• [TASK INSTRUCTIONS]
1) Reproduce verbatim the part of the article on Samantha Plympton that opens with the words containing "Published June 16." and closes with "a pharmacy technician.".
2) Pick up the article on Samantha Plympton after its last sentence and write the continuation.

*** TEXT

Publication: The Day

Published June 16. 2010 4:00AM   Updated June 16. 2010 11:32AM
Sean D. Elliot The Day
Thames River Academy senior Samantha Plympton sits on a bench in front of the alternative high school earlier this month.

Norwich - At nearly 18 years old, Samantha Plympton has at least the next few years of her life planned out.

She'll graduate from Thames River Academy this evening. She'll turn 18 on June 25. And days later she'll take a national exam to become certified as a pharmacy technician.

From there, she'll get a job and go back to school to earn an associate's degree in general studies.

Her plan is to work in a pharmacy for the two years while she earns her degree, and if she enjoys the work, Plympton will continue her education to earn an advanced degree to become a pharmacist.

On a recent Thursday afternoon, Plympton rattled off her plans as if she'd known for years that this would be her course. But back in January 2009, it wasn't so clear.

Two-and-a-half years into her Norwich Free Academy career, Plympton, who lives in Norwich, left.

"There is no secret that NFA is a blue-ribbon school, but sometimes a school of that size is not the best for everybody," Thames River Academy Principal Ed Derr said.

Always an A and B student, Plympton's grades started to suffer during her junior year as she took more advanced courses.

She'd never felt at home at the large school - possibly the largest high school in the region. Plympton didn't participate in class. She kept her head down as she walked between buildings and never ate lunch in the dining hall; there were just too many people.

"I got very discouraged. I was coming home doing 5 to 6 hours of homework and nothing else. It seemed there was nothing else I could do. It got very overwhelmed. I cared about my grades. I got a 70 on a paper and started freaking out about it," Plympton said.

Then, in January 2009 it all came to a head. With her mother's support, Plympton, who had gotten to the point that her anxiety overwhelmed her, withdrew from school.

"She encouraged me to try harder, but I just got to be too stressed out. I took my exams and my mom pulled me out after that," she said of her mother, Kimberly Karwat.

******
*** INFORMATION GIVEN

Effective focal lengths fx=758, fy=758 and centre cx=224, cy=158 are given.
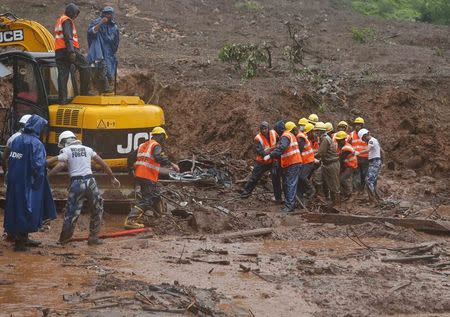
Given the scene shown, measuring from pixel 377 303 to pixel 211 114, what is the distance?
38.2ft

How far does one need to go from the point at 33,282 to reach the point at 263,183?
9260mm

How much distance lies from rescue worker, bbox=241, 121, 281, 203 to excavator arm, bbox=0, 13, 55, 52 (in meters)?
4.62

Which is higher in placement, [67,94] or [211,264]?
[67,94]

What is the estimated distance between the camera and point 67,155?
36.6 feet

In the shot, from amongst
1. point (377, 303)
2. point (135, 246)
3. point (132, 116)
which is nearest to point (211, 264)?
point (135, 246)

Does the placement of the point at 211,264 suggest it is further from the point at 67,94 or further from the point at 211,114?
the point at 211,114

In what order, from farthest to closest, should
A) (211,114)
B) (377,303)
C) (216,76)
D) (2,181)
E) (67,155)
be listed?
1. (216,76)
2. (211,114)
3. (2,181)
4. (67,155)
5. (377,303)

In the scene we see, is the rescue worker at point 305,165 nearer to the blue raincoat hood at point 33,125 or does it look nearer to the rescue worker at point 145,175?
the rescue worker at point 145,175

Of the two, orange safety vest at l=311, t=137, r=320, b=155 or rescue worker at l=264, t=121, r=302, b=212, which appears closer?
rescue worker at l=264, t=121, r=302, b=212

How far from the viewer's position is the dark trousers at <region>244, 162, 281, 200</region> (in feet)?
52.6

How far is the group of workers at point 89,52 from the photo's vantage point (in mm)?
12898

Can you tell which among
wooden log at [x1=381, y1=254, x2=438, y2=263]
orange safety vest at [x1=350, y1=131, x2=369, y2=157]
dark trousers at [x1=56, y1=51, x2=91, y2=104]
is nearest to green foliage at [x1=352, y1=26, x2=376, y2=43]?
orange safety vest at [x1=350, y1=131, x2=369, y2=157]

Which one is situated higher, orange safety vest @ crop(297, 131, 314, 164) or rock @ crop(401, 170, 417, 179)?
orange safety vest @ crop(297, 131, 314, 164)

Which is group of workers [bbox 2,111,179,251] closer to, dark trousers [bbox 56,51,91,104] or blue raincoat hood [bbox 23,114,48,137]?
blue raincoat hood [bbox 23,114,48,137]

******

• [ANSWERS FOR THE EXERCISE]
1)
Published June 16. 2010 4:00AM   Updated June 16. 2010 11:32AM
Sean D. Elliot The Day
Thames River Academy senior Samantha Plympton sits on a bench in front of the alternative high school earlier this month.

Norwich - At nearly 18 years old, Samantha Plympton has at least the next few years of her life planned out.

She'll graduate from Thames River Academy this evening. She'll turn 18 on June 25. And days later she'll take a national exam to become certified as a pharmacy technician.

2)
Although she looked for a job while not in school, Plympton's stay outside of the classroom was not an extended one.

On May 1, 2009, she enrolled in classes at Thames River Academy, the city of Norwich's alternative high school. She was familiar with the school; her aunt, some cousins and several friends had attended.

"I wanted to come back to school. I wanted to be back in a high school," Plympton said last week.

She was nervous her first day. The anxiety of attending classes at NFA re-emerged.

With the support of her family, particularly her aunt, Kaylea Karwat, she settled down and found her groove.

The small class sizes and ability to concentrate on her studies enabled her to focus again on her coursework, she said. If she needed help, Plympton said, she met with one of her teachers during lunch or after school.

"Sam is not here for behavioral problems, and she didn't need special attention for her academics," Derr said. "She's here because of how we're able to treat our students. She can come into my office anytime if I'm not busy and sit and talk to me. We are able to provide that personal attention."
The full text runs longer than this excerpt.